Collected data
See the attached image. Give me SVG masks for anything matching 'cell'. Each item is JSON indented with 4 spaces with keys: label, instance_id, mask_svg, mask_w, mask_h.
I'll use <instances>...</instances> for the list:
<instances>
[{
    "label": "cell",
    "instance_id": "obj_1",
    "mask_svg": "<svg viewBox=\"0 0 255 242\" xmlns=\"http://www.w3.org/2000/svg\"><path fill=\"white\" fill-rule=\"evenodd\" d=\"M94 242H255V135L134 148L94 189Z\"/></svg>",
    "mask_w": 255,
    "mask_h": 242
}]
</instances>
...
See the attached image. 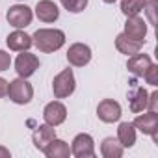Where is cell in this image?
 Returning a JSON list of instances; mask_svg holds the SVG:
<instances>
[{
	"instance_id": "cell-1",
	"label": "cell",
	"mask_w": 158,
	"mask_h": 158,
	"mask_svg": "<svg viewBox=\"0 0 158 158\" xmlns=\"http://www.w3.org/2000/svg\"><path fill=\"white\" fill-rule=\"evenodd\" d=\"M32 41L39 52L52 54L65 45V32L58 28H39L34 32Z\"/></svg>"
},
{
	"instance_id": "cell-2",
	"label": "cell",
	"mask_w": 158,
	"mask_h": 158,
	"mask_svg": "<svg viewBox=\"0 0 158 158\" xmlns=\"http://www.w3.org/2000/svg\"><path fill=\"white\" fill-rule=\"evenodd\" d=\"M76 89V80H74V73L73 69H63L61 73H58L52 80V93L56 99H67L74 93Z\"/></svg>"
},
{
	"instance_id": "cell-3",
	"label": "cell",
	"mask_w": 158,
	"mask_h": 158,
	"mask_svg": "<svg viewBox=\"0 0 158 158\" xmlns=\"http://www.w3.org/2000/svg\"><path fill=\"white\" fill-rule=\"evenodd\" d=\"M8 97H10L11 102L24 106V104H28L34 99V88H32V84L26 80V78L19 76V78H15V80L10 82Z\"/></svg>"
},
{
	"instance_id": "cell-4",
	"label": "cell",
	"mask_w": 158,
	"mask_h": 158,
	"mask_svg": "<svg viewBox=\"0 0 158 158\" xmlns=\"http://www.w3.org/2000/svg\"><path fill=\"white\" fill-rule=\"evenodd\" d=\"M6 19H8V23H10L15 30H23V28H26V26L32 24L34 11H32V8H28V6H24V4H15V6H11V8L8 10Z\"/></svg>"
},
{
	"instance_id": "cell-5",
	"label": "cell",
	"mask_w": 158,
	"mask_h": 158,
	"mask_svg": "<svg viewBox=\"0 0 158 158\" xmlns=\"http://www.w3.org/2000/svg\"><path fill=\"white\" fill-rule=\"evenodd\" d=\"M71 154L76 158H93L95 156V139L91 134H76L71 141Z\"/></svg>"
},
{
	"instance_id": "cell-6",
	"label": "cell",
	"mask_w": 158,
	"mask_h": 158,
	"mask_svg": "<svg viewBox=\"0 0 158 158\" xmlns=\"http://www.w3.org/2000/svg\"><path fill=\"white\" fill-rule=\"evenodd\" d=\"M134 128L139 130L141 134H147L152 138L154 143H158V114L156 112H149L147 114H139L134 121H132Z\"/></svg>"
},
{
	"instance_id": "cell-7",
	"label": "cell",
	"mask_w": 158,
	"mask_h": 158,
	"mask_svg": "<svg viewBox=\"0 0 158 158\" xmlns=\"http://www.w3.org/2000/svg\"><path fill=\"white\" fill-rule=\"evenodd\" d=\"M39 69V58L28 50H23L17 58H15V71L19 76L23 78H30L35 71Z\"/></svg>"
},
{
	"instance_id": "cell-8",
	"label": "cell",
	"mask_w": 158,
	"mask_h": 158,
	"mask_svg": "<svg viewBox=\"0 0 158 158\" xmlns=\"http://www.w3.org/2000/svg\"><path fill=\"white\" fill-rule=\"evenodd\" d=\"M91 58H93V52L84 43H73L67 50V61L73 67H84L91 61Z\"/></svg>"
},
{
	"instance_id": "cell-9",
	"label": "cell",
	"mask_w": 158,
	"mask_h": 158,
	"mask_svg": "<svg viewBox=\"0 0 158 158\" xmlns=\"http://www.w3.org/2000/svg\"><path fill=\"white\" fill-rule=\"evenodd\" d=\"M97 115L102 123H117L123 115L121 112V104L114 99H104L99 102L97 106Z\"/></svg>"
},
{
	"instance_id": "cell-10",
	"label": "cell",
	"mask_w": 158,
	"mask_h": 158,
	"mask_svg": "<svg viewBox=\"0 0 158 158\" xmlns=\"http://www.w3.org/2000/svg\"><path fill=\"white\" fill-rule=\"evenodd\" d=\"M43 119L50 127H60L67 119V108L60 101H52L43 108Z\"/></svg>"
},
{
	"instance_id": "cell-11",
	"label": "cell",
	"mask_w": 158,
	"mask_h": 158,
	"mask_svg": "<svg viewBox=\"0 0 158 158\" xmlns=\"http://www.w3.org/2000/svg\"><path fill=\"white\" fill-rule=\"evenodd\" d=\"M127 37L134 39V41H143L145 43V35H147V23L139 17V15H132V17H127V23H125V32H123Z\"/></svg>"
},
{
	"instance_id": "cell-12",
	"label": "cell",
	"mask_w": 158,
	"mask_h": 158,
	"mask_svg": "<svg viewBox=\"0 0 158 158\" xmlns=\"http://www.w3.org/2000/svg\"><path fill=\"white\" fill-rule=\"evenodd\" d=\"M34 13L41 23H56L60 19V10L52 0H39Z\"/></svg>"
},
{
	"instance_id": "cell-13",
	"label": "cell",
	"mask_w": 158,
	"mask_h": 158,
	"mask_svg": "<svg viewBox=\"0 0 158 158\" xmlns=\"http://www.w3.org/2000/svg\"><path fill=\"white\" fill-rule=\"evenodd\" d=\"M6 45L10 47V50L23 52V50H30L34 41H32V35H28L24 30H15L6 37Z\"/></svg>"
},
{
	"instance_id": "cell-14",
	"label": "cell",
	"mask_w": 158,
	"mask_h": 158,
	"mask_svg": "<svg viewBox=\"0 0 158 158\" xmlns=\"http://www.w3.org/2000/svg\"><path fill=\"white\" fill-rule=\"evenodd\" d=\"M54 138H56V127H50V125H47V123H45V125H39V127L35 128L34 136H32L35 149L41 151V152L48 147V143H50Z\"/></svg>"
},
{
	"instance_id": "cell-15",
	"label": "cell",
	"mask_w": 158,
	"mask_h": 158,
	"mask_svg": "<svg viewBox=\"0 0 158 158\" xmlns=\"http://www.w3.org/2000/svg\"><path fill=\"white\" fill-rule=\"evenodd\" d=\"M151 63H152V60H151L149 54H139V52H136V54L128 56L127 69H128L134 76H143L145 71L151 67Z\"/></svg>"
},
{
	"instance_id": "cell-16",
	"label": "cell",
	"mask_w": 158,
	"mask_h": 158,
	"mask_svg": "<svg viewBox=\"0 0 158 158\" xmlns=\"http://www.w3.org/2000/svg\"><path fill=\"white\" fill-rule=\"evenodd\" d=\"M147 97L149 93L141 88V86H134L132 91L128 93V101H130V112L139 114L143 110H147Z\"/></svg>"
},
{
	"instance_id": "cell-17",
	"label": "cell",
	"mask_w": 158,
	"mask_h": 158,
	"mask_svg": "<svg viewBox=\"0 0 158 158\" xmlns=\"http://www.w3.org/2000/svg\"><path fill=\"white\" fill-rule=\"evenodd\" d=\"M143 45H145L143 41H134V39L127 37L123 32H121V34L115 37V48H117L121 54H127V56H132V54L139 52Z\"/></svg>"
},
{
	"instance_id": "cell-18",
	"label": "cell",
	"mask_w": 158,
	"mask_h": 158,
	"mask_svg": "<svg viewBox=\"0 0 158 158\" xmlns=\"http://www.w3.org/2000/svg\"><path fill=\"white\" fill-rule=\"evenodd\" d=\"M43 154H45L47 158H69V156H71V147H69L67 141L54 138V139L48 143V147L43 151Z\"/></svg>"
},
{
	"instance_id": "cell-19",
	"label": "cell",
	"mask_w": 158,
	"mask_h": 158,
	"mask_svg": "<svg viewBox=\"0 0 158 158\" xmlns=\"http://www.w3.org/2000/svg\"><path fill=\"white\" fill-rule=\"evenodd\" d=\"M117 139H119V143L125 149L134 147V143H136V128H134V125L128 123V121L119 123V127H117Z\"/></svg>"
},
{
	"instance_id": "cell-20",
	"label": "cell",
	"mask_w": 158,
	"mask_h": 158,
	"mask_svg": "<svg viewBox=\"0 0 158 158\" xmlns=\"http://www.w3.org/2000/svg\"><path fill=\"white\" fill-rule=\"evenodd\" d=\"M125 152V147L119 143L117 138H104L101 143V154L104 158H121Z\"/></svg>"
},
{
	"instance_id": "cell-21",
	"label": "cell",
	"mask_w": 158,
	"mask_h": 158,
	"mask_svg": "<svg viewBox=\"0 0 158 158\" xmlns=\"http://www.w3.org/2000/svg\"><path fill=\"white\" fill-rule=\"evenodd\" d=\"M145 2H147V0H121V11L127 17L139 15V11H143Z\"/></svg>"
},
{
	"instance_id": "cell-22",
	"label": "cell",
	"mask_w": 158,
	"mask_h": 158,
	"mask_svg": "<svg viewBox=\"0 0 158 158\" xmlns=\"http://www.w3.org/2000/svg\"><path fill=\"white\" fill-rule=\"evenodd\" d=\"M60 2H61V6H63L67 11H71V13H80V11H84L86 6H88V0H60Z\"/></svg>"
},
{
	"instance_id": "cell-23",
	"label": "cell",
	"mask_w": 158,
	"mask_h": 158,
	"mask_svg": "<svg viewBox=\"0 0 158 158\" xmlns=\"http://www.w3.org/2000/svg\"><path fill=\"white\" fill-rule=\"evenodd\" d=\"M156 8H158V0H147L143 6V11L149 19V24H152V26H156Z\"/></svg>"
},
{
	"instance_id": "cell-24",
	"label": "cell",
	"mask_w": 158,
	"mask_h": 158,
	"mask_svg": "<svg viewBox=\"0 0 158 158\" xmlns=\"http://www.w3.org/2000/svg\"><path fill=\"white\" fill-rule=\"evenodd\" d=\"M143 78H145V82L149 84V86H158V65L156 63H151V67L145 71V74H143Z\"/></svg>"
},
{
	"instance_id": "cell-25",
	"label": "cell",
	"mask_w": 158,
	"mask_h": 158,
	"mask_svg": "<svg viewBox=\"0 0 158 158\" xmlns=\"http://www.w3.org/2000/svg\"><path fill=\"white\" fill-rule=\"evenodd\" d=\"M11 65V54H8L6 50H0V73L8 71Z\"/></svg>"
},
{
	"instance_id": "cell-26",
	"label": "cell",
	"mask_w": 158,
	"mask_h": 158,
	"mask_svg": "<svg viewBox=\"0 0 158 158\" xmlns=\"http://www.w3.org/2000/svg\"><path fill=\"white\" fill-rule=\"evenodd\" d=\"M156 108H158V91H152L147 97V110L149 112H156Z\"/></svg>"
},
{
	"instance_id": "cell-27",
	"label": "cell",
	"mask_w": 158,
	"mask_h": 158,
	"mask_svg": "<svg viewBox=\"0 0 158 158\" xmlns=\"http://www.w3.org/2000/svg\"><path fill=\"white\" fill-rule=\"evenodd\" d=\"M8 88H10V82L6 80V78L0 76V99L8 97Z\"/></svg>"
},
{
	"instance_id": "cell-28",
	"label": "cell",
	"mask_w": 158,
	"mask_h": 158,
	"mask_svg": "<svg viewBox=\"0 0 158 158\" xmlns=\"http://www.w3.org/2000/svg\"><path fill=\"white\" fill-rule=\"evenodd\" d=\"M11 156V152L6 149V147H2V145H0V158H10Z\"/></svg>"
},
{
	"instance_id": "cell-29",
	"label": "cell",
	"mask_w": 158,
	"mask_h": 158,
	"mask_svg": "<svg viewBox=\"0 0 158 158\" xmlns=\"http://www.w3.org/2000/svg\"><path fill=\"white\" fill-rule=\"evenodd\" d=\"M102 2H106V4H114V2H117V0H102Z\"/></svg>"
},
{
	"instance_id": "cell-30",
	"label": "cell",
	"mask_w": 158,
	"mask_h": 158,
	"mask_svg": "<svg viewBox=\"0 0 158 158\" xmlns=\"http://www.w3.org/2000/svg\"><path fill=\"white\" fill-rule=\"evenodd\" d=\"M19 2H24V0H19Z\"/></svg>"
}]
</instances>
==
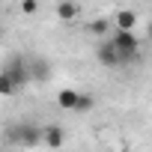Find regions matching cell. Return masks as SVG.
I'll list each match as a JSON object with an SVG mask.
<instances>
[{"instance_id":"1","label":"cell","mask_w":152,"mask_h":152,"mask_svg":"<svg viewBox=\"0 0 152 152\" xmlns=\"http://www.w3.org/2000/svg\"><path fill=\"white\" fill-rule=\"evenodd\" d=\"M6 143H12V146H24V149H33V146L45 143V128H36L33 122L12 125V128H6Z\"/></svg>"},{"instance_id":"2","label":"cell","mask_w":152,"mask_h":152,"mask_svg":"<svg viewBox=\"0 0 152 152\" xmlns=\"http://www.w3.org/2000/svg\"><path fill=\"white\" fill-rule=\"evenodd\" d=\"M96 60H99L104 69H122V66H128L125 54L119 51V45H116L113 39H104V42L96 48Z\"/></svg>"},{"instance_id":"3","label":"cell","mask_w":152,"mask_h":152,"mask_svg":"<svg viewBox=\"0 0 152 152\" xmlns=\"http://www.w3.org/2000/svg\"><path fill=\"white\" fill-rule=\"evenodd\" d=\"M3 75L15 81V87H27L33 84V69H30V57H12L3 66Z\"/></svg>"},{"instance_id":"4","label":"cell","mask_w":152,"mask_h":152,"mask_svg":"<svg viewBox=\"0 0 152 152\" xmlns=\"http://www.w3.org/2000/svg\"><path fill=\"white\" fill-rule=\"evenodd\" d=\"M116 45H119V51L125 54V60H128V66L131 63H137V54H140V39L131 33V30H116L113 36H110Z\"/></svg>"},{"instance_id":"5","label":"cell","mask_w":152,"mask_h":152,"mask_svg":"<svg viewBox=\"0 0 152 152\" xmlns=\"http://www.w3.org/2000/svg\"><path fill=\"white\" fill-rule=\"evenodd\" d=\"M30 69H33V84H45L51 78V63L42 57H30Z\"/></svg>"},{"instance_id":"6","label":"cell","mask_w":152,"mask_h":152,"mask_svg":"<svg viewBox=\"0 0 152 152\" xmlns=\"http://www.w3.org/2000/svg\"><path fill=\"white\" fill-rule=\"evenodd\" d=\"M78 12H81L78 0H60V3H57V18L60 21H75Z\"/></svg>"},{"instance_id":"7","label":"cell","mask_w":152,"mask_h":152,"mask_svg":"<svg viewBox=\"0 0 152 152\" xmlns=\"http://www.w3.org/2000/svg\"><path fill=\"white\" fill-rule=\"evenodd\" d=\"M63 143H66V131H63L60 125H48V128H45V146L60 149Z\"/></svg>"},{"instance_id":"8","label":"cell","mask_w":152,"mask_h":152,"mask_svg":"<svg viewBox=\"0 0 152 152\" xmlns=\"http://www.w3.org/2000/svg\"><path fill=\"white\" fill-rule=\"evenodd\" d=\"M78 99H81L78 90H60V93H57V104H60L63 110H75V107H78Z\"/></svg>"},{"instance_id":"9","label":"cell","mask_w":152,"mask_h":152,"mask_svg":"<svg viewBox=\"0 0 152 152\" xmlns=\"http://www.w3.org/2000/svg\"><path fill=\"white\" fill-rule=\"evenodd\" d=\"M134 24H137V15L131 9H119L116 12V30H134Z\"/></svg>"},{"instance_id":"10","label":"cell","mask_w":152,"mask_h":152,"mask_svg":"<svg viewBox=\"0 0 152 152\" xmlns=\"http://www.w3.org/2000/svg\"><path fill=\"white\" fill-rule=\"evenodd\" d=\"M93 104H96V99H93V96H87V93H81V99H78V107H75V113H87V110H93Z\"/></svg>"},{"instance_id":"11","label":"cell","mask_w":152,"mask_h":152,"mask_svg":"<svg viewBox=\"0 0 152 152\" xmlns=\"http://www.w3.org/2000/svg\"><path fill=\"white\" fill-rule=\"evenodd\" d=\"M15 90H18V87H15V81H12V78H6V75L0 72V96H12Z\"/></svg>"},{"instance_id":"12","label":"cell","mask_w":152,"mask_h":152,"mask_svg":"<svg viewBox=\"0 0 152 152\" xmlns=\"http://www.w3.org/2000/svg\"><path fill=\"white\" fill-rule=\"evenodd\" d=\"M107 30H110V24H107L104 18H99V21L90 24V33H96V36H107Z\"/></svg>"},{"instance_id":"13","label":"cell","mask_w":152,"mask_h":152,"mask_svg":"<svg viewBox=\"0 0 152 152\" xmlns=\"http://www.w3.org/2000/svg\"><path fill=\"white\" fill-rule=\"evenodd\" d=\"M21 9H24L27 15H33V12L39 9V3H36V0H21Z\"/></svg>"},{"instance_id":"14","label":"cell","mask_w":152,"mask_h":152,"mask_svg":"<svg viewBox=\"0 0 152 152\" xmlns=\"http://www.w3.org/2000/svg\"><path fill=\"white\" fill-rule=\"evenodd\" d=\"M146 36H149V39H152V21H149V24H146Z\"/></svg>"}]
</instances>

Written task:
Tally the lines in the rows above that contain the string "list". Reply with the number alone.

Task result:
3